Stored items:

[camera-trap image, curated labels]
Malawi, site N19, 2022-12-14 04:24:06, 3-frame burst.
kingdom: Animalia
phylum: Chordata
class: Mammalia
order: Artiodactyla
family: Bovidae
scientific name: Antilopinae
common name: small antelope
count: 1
==
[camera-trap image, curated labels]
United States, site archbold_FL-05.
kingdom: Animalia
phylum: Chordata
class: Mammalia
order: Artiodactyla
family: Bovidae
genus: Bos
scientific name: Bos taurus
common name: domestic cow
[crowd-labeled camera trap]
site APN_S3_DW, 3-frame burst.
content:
* * *
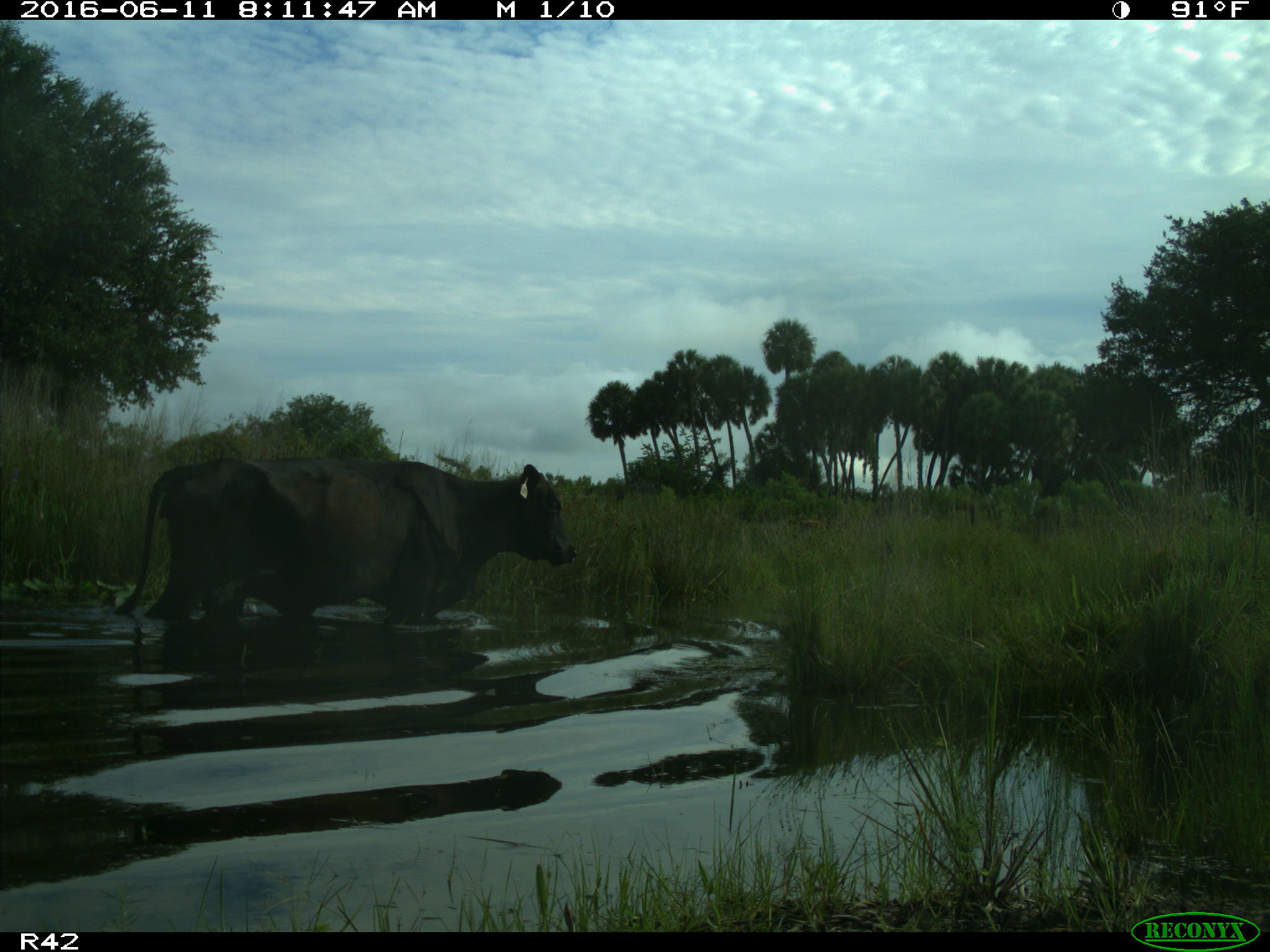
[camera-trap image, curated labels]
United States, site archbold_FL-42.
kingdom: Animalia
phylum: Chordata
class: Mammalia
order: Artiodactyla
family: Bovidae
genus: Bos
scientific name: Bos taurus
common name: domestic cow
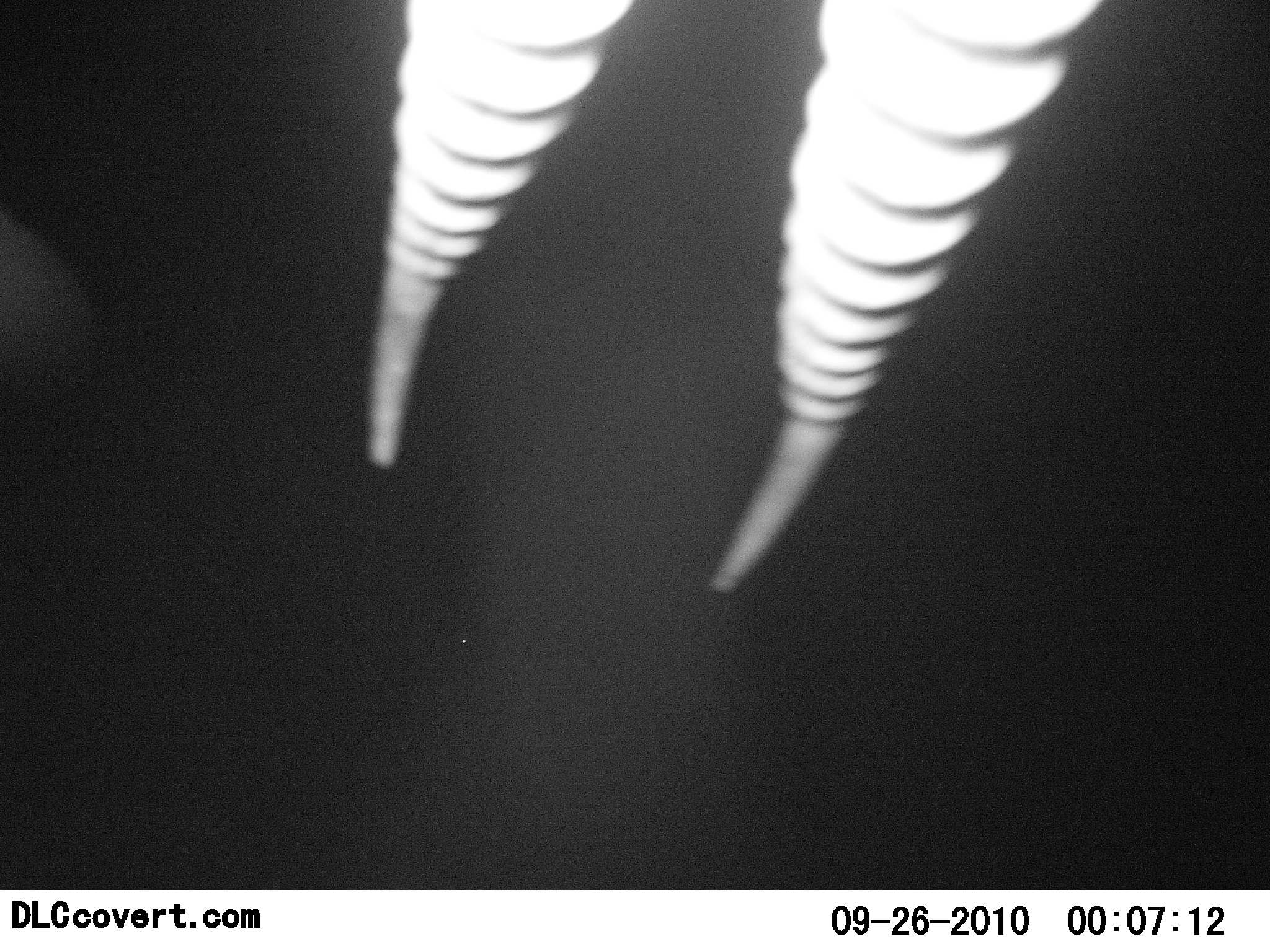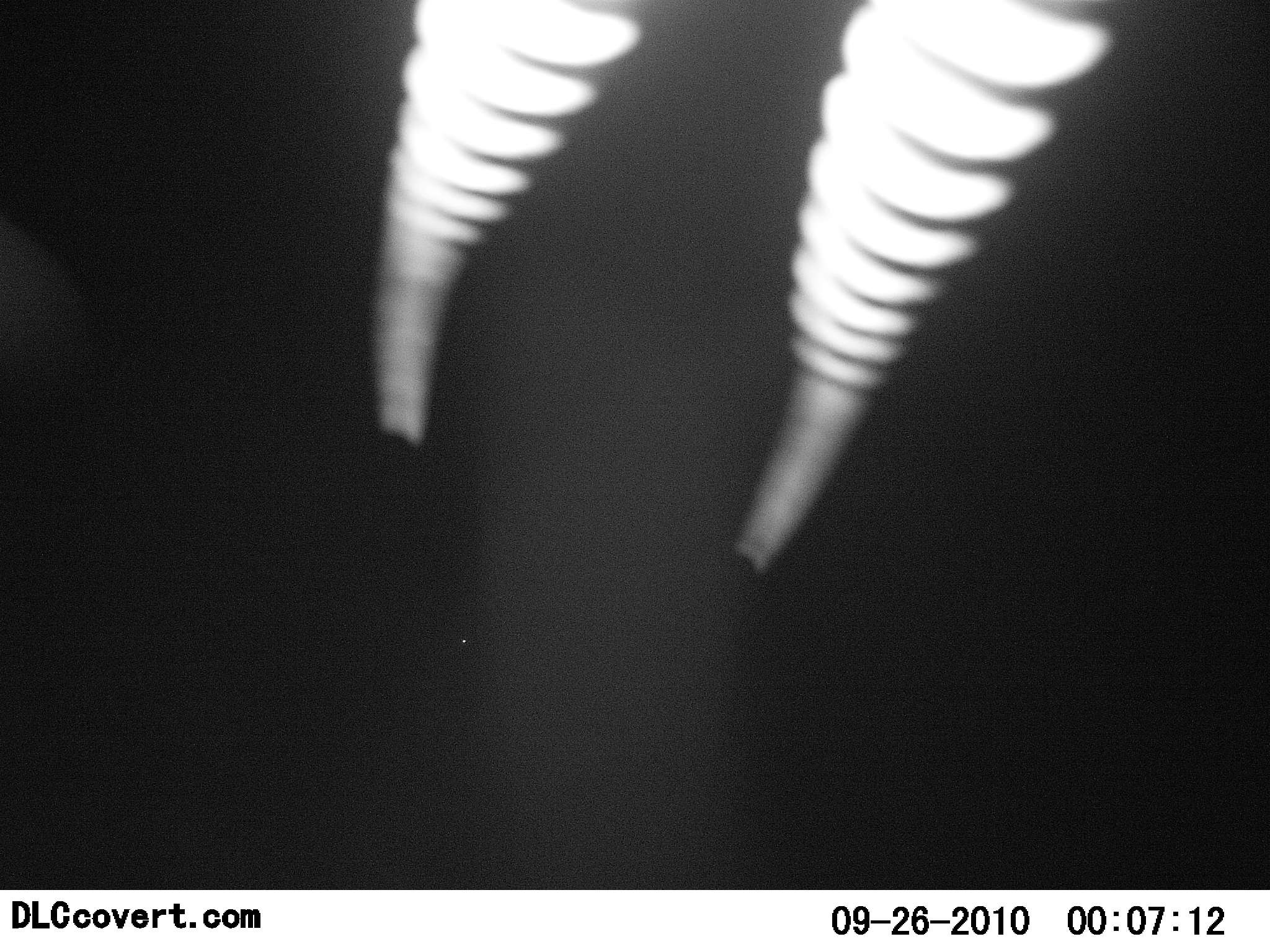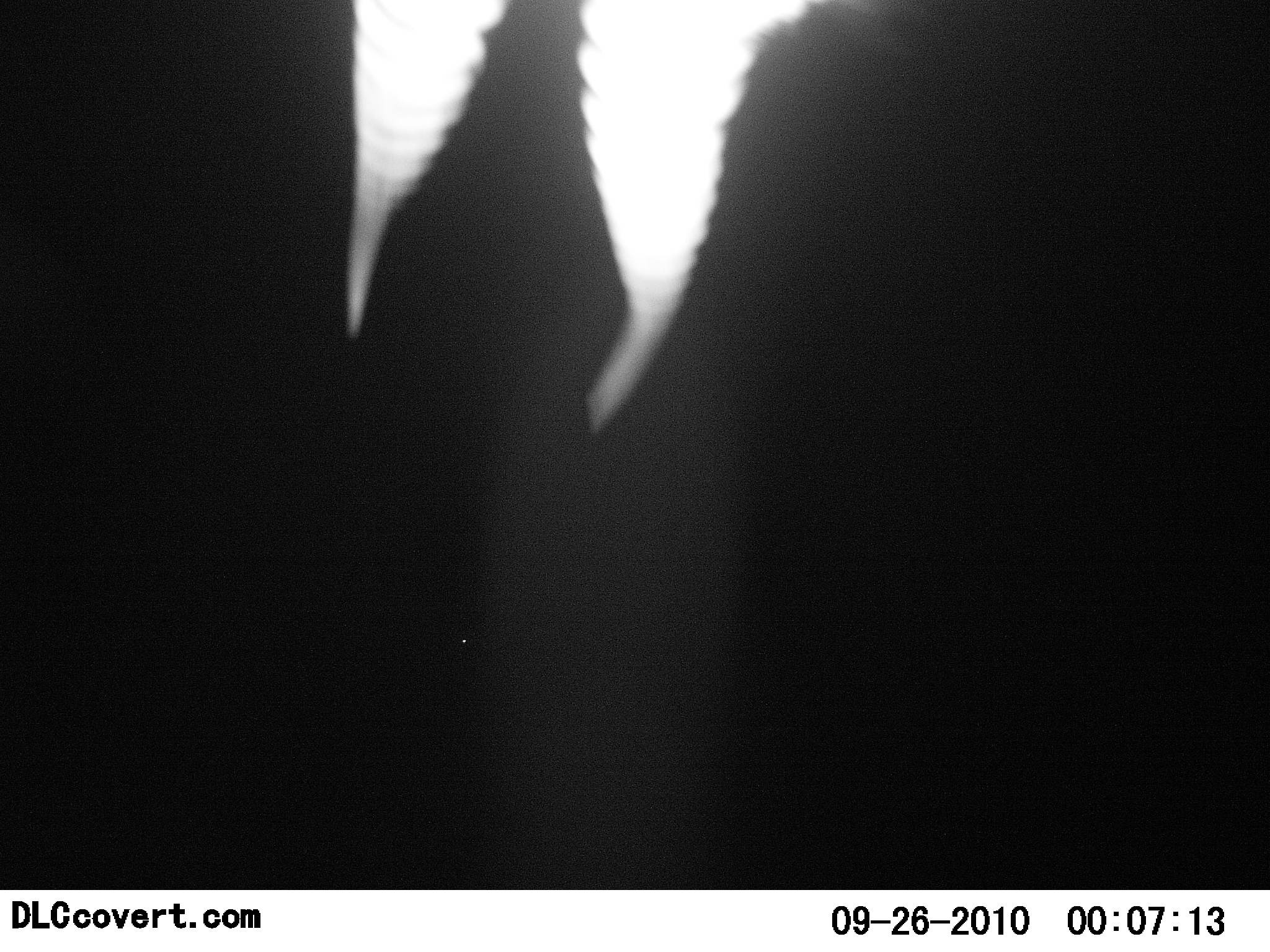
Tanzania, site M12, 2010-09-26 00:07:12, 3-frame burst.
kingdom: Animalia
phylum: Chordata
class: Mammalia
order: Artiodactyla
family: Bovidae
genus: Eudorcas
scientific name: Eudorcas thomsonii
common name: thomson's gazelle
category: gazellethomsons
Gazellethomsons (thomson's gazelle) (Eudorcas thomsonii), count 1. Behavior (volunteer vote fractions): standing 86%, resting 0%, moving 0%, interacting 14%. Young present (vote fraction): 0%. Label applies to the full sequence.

> _Problem to work on_:
Copy each line of the preceding data that contains the string "name".

> _Written answer_:
scientific name: Antilopinae
common name: small antelope
scientific name: Bos taurus
common name: domestic cow
scientific name: Bos taurus
common name: domestic cow
scientific name: Eudorcas thomsonii
common name: thomson's gazelle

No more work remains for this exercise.